--- PETIKAN TEKS ---
Dengan demikian pada Oktober, Biotis sudah bisa melakukan uji klinik fase I untuk 100 orang, fase kedua 400 orang, dan fase ketiga 3.00 orang. Menurut Laksana, selama proses berlangsung, penelitian menghadapi risiko kegagalan di setiap etapenya.
Dari evaluasi Juni lalu, ia mengemukakan ada beberapa masalah fundamental. Namun dia tidak menggamblangkan persoalan yang dimaksud.
“Tetapi ya ini harus dimaklumi karena belum berpengalaman, baik periset maupun farmasi, sehingga tidak dimitigasi sejak awal. Ini menjadi PR bagi BRIN untuk menyiapkan segala hal, khususnya dari pembelajaran pandemi ini,” kata Laksana.
Guna menekan tingkat kegagalan penelitian, BRIN melakukan pendekatan dengan berbagai pihak di luar negeri untuk berkolaborasi mempercepat pengembangan vaksin. Dia tidak mendetailkan negara mana saja yang telah digandeng untuk bekerja sama.
Hal yang sama diungkapkan Direktorat Jenderal Industri Kimia, Farmasi, dan Tekstil Kementerian Perindustrian Muhammad Khayam. Ia menyebut sejumlah perusahaan farmasi, seperti Bio Farma, menyusun strategi jangka pendek untuk melakukan riset vaksin bersama perusahaan luar negeri, seperti Sinovac, Sinopharm, dan Genexine. Kerja sama itu berupa transfer teknologi.
“Sedangkan strategi jangka menengah panjang adalah pengemabgan vaksin dari proses hulu mulai riset, pengembangkan bibit vaksin, uji praklinis, uji klinis, dan produksi,” ujar Khayam.
Berdasarkan peta jalan pengembangan vaksin, Kementerian Perindustrian mencatat sampai akhir tahun pemerintah menargetkan lembaga pengkaji telah menyelesaikan uji klinis fase dua.
Adapun pada kuartal I, penelitian memasuki tahap upscaling prototype, kemudian kuartal II tahap uji praklinis, dan kuarta III-IV uji klinis fase I. Pada awal 2022, diharapkan vaksin merah putih telah melewati uji klinis fase III dan pada kuartal III atau IV telah memperoleh emergency use authorization atau EUA.
--- BARIS YANG DITAMPILKAN ---
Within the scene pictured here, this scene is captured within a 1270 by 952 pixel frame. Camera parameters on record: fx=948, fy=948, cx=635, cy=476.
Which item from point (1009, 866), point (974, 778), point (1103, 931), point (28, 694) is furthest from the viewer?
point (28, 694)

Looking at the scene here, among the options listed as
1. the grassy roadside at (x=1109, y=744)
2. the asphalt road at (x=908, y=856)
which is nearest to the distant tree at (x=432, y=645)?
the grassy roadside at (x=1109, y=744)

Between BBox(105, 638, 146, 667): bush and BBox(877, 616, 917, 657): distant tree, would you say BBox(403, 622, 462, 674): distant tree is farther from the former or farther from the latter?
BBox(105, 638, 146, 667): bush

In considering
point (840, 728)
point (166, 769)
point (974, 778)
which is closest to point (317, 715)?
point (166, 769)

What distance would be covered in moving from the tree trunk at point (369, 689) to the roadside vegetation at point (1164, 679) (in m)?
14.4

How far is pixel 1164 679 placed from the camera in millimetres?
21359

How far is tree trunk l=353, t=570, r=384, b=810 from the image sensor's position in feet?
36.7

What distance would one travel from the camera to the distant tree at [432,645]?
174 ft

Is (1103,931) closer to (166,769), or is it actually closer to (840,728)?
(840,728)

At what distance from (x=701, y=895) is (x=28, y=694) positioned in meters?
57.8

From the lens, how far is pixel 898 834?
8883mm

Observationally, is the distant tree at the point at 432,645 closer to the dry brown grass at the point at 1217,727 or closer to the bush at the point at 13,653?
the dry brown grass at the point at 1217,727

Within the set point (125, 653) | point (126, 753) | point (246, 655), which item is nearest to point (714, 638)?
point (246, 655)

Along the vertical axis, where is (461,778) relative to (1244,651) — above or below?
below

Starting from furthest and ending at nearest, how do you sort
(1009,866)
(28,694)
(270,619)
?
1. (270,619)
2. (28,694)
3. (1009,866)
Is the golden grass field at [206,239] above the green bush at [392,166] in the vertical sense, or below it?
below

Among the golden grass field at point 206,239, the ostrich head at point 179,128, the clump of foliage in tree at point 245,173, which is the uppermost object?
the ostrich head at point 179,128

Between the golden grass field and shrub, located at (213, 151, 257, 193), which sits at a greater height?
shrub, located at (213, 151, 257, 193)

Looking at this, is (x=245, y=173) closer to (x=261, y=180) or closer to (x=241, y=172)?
---
### YANG DIHARAPKAN
Tuliskan kembali tanpa perubahan seluruh bagian teks tentang pengembangan vaksin, mulai dari "Guna menekan tingkat" terus ke bawah hingga "berupa transfer teknologi.".

### PENYELESAIAN LATIHAN
Guna menekan tingkat kegagalan penelitian, BRIN melakukan pendekatan dengan berbagai pihak di luar negeri untuk berkolaborasi mempercepat pengembangan vaksin. Dia tidak mendetailkan negara mana saja yang telah digandeng untuk bekerja sama.
Hal yang sama diungkapkan Direktorat Jenderal Industri Kimia, Farmasi, dan Tekstil Kementerian Perindustrian Muhammad Khayam. Ia menyebut sejumlah perusahaan farmasi, seperti Bio Farma, menyusun strategi jangka pendek untuk melakukan riset vaksin bersama perusahaan luar negeri, seperti Sinovac, Sinopharm, dan Genexine. Kerja sama itu berupa transfer teknologi.